Le 9 septembre 2026, Apple a lancé l’iPhone 18 Pro et l’iPhone 18 Pro Max via Newsroom. Les deux téléphones sont équipés du 2nm A20 Pro, à partir de 1199 $ et 1299 $ respectivement, avec des précommandes débutant le 12 septembre et le 18 septembre. Comparée aux améliorations de performance conventionnelles, l’industrie de l’IA présente deux points principaux à noter concernant cette génération : l’inférence sur l’appareil continue de s’accélérer, et le retouche photo commence à avoir des références brutes vérifiables.
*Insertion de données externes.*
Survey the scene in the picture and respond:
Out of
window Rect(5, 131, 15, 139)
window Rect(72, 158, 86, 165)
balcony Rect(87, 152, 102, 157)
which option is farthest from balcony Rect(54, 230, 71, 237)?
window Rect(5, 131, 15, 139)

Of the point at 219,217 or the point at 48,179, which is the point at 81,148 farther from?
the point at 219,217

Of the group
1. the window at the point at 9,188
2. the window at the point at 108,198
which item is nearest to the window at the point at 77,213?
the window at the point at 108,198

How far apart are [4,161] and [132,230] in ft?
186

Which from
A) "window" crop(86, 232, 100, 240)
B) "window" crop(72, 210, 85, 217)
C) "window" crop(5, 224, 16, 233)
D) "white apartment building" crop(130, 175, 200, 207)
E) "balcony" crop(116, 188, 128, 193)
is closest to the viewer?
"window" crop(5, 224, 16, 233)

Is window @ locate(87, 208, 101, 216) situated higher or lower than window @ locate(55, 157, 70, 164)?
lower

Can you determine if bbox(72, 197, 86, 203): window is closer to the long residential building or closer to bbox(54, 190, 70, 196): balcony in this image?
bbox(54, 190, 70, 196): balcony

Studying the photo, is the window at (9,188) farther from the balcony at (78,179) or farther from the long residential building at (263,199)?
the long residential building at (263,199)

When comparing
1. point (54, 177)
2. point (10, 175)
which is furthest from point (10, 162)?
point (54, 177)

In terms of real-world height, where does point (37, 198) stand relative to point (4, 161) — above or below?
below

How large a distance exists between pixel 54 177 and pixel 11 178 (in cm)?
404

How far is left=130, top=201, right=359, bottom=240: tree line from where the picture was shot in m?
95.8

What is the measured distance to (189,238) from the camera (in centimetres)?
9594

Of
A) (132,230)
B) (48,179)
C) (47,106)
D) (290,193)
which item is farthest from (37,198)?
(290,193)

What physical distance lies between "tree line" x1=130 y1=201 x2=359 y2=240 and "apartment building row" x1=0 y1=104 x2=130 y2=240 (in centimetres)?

32 Nuclear Neural Engine sert l’IA en temps réel
L’A20 Pro est équipé de deux ensembles de moteurs de réseaux neuronaux à 16 cœurs. Apple affirme que la puissance de traitement de l’IA est deux fois supérieure à celle de l’A19 Pro, avec une bande passante mémoire accrue de 50 %. Cette capacité ne sert pas seulement à des fonctions génératives, mais soutient également le contexte personnel, la perception de l’écran et la compréhension de la caméra de Siri. Les utilisateurs peuvent poser des questions sur l’écran actuel ou demander à Siri Camera de reconnaître les objets dans l’objectif et poursuivre leurs actions. Le changement clé est que la chaîne de réponse est plus proche de l’appareil lui-même, les données personnelles ne étant transmises à Private Cloud Compute que lorsque nécessaire pour des tâches complexes, réduisant ainsi la pression de dépendre des services à distance pour chaque requête.
L’image de référence laisse un négatif fiable pour la photo
La nouvelle caméra principale de 48 MP supporte l’ouverture variable et quatre réglages manuels, mais la véritable nouveauté est l’image de référence Apple. Lors de la prise de vue, le système signe les données du capteur, puis Private Cloud Compute génère une image de référence immuable ; Les utilisateurs peuvent comparer les photos éditées dans l’application Photos, et des applications tierces peuvent également lire ce mécanisme via des interfaces sur iOS, iPadOS et macOS 27. Ce n’est pas un outil universel pour vérifier toutes les images, mais il fournit une chaîne de preuves plus claire de « ce qui s’est passé dans cette photo de la capture originale à la relecture ».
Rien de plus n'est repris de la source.